### [Texte extrait]
Même en tenant compte de tout cela, il reste encore une quantité énorme d’informations disponibles susceptibles de sauver des vies lorsqu’elles sont mises entre les mains de la communauté humanitaire. Bien souvent, à la fois les médias de masse et les médias sociaux sont susceptibles de fournir des informations exploitables sur des événements liés au conflit en procurant une vue d’ensemble sur les menaces à la protection des civils. Twitter en particulier, permet des contacts directs avec des zones reculées afin de communiquer le développement d’événements qui peuvent mériter une intervention humanitaire et un rapport au Conseil de sécurité de l’ONU. Les médias de ce type permettent l’attribution et la vérification de l’information – ce qu’une agence unique comme le BCAH, ou même une coalition d’acteurs par le biais d’un Groupe de travail de gestion de l’information, éprouverait des difficultés à faire.

Difficultés en matière de sécurité

Dans le cas d’une situation d’urgence complexe, il existe des difficultés en matière de sécurité tant pour les intervenants traditionnels que pour les personnes touchées qui peuvent avoir accès aux médias sociaux pour rendre compte de leur situation et de leurs besoins. Le contrôle des communications par l’un ou plusieurs des belligérants d’un conflit constitue une menace potentielle; même lorsque les principes de neutralité et d’impartialité sont respectés, une personne se trouvant dans une zone de conflit peut tout de même faire l’objet de suspicion si elle transmet activement des rapports sur la situation locale à la communauté internationale.

### [Données]
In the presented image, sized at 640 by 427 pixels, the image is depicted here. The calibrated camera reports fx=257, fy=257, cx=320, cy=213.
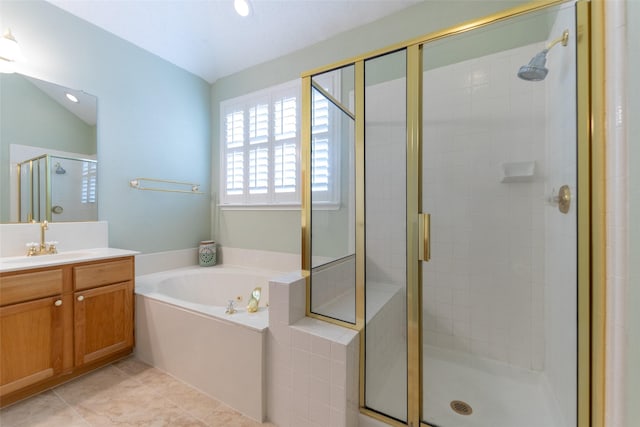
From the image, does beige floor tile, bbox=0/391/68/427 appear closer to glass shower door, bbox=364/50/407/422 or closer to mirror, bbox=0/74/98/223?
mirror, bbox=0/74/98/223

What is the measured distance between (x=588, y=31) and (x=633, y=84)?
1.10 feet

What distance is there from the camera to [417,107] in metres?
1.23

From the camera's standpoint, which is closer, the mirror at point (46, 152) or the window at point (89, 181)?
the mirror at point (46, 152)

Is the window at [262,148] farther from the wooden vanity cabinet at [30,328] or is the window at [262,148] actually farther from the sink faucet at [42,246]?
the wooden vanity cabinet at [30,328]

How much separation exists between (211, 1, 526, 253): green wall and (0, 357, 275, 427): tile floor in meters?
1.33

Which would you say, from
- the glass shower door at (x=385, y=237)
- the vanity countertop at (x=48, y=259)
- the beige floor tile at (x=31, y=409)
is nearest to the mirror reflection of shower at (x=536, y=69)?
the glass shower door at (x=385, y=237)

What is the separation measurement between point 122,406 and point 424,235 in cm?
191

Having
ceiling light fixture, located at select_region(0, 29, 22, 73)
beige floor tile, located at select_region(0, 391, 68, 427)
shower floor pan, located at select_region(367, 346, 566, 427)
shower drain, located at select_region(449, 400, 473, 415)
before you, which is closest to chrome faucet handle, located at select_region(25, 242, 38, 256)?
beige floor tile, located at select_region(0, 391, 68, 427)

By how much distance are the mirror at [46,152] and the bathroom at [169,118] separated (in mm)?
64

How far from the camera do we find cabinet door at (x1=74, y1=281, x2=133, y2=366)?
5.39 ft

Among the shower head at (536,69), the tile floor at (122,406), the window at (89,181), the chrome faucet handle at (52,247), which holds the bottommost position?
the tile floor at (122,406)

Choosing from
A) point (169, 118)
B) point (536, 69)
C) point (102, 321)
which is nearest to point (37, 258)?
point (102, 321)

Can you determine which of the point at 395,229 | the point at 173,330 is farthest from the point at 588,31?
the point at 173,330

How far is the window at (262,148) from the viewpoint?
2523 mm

* * *

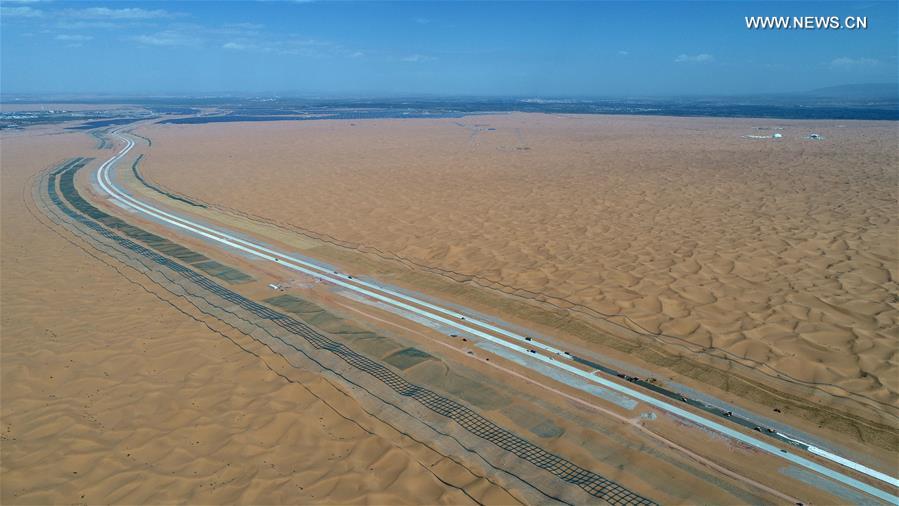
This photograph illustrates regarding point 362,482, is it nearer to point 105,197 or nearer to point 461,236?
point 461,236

...

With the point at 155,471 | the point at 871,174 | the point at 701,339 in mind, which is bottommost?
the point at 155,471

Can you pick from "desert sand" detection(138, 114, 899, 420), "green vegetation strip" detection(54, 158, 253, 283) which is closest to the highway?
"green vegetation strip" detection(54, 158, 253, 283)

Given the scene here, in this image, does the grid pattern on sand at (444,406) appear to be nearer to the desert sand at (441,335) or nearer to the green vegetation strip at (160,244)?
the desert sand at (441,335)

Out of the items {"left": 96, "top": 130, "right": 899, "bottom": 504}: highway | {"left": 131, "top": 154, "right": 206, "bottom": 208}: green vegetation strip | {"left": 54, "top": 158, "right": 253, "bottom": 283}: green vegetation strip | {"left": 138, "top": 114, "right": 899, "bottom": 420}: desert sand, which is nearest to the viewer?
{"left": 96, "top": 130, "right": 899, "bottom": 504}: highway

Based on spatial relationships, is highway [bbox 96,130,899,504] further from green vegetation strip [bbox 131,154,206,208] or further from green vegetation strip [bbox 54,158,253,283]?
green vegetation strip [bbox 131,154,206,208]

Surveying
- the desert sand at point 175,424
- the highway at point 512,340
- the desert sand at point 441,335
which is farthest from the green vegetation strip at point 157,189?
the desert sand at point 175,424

### [Exercices à traiter]
**A.** Citez le texte sur les médias sociaux et l'action humanitaire depuis "Dans le cas" jusqu'à "la communauté internationale." inclus.
**B.** D'après le texte sur les médias sociaux et l'action humanitaire, quel média permet en particulier des contacts directs avec des zones reculées ?
**C.** Rédigez la suite du texte sur les médias sociaux et l'action humanitaire, à partir de sa dernière phrase.
Ces données ne sont pas utiles ici.

### [Résultats finaux]
**A.**
Dans le cas d’une situation d’urgence complexe, il existe des difficultés en matière de sécurité tant pour les intervenants traditionnels que pour les personnes touchées qui peuvent avoir accès aux médias sociaux pour rendre compte de leur situation et de leurs besoins. Le contrôle des communications par l’un ou plusieurs des belligérants d’un conflit constitue une menace potentielle; même lorsque les principes de neutralité et d’impartialité sont respectés, une personne se trouvant dans une zone de conflit peut tout de même faire l’objet de suspicion si elle transmet activement des rapports sur la situation locale à la communauté internationale.

**B.** Twitter.

**C.**
Les intervenants humanitaires – perçus comme des éléments étrangers et des cibles relativement faciles – sont de plus en plus fréquemment visés par les belligérants. L’utilisation déjà active de la radio, des emails et même des sms dans certains cas, signifie que le recours à ce type de plateformes ne représente que peu de risques additionnels pour les intervenants, mais que la mise en place d’un système permettant l’anonymat des personnes contribuant au recueil de l’information pourrait augmenter substantiellement la sécurité et la fiabilité des sources d’information. Cela nécessiterait de la part des personnes se trouvant sur le terrain une documentation soigneuse des comptes d’utilisateurs  (noms d’utilisateur) de Twitter et autres identifiants, sans que cela ne signifie qu’ils soient visibles sur la plate-forme en ligne. Quant à la désinformation délibérée, il n’est pas nécessaire de savoir le nom exact de quelqu’un à l’intérieur du réseau pour établir un profil clair sur la qualité de l’information fournie par une source. En outre, il est surprenant à quel point il est aisé après un certain temps et si cela est avéré, d’identifier et d’exclure ceux qui soumettent de fausses informations.   

Suppléer aux lacunes de l’information

Des situations d’urgence récentes ont vu la participation d’un nombre important de gestionnaires de l’information qui sont relativement nouveaux dans le domaine de l’intervention en cas de catastrophe mais dont la bonne volonté et les connaissances techniques ont ouvert une opportunité de récolter des informations auprès d’une quantité de sources jamais encore disponible. La publication de l’étude Disaster Relief 2.0 [Assistance 2.0 aux catastrophes] en 20012 – centrée sur la réponse au séisme d’Haïti – a marqué une tentative importante pour tirer parti d’opportunités de ce type.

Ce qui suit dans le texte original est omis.